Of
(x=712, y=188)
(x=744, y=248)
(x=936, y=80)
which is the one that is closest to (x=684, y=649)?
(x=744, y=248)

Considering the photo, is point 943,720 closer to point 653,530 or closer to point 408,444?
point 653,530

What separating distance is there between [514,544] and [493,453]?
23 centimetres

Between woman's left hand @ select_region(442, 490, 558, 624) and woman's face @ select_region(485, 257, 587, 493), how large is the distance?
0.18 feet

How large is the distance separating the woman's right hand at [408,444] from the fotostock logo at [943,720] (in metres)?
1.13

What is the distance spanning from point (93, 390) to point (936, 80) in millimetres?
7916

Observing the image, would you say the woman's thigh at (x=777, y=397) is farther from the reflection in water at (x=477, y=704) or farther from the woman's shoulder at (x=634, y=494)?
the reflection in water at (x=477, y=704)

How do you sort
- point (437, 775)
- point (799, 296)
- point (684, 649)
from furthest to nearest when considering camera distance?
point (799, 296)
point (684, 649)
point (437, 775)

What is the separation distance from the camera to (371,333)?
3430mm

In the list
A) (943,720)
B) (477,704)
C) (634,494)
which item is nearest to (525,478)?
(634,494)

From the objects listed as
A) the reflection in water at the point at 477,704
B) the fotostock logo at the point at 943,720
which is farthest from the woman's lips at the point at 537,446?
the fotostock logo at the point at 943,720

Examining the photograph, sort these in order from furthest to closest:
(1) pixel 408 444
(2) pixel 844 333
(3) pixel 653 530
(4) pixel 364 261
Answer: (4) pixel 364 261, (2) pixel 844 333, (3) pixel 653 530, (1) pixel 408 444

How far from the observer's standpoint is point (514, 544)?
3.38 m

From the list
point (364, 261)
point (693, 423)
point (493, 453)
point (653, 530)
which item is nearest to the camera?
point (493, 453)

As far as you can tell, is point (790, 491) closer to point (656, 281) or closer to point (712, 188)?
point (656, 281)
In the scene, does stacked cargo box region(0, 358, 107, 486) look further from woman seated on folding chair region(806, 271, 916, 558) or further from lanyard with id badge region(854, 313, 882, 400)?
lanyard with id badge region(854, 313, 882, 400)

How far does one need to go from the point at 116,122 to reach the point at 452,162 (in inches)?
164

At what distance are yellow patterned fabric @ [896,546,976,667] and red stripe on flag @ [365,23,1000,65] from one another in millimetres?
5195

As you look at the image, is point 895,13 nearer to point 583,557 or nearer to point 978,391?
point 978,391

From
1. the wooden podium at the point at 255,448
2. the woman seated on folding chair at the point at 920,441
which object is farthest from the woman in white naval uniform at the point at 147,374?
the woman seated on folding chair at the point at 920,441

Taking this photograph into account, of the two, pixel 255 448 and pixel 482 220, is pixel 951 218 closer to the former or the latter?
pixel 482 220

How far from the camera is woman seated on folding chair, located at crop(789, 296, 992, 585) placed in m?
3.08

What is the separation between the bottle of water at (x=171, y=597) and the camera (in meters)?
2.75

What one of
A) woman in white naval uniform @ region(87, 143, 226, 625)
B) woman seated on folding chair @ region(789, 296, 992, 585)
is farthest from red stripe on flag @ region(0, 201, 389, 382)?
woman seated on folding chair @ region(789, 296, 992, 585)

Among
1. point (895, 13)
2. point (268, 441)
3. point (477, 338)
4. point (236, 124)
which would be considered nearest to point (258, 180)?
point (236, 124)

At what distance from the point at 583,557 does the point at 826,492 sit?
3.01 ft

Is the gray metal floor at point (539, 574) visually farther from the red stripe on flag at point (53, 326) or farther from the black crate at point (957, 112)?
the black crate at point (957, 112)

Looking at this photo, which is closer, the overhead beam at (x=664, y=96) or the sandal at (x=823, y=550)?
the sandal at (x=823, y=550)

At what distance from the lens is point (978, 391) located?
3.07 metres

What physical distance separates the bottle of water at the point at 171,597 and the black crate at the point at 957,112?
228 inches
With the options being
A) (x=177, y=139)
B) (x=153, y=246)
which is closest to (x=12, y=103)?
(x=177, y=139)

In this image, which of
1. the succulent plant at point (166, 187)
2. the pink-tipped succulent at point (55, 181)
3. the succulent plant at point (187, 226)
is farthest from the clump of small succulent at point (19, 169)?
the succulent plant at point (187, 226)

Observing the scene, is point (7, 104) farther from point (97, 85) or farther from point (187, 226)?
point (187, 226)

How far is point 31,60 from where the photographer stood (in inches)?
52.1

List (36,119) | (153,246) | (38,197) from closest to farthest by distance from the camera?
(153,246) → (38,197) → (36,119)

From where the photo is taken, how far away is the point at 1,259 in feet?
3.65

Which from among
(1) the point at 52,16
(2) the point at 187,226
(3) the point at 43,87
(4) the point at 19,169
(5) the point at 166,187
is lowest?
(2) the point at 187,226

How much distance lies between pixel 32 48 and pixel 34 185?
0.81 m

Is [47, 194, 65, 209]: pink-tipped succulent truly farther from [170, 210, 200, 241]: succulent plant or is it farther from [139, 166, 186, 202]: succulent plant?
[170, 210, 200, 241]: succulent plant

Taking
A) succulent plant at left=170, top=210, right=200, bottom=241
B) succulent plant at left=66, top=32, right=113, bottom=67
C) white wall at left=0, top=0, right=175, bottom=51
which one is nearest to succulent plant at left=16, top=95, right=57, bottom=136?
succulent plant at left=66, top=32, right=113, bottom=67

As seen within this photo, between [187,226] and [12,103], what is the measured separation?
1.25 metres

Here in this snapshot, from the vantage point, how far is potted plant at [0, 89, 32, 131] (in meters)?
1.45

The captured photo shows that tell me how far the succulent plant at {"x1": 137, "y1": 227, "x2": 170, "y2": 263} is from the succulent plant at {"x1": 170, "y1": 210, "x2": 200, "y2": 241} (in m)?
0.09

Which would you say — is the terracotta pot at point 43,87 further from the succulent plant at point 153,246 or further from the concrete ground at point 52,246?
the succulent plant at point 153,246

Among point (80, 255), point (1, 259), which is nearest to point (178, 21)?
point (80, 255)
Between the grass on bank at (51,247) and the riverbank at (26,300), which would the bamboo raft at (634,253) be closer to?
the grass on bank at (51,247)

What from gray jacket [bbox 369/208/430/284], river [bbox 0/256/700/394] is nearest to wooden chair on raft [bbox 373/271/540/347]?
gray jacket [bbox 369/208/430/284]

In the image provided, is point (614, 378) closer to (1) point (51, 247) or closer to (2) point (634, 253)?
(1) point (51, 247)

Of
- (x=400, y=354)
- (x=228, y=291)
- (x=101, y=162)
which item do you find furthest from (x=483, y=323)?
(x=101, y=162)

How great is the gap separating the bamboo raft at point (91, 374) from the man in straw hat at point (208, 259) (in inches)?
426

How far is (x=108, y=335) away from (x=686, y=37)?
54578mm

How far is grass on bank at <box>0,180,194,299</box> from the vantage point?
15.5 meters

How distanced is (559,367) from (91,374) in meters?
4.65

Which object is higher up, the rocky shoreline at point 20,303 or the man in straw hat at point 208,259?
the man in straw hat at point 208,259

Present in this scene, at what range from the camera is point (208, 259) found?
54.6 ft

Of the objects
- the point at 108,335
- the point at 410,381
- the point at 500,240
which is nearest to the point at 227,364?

§

Aim of the task
Format the lines of the listing above as a JSON array of strings, one string per line and omitting blank lines, starting at the line that contains "How far is grass" and ending at the last line of the listing.

Written response
[
  "How far is grass on bank at <box>0,180,194,299</box> from the vantage point?",
  "15.5 meters",
  "How distanced is (559,367) from (91,374) in meters?",
  "4.65",
  "Which object is higher up, the rocky shoreline at point 20,303 or the man in straw hat at point 208,259?",
  "the man in straw hat at point 208,259",
  "Present in this scene, at what range from the camera is point (208, 259) found?",
  "54.6 ft",
  "Of the objects",
  "- the point at 108,335",
  "- the point at 410,381",
  "- the point at 500,240",
  "which is nearest to the point at 227,364?"
]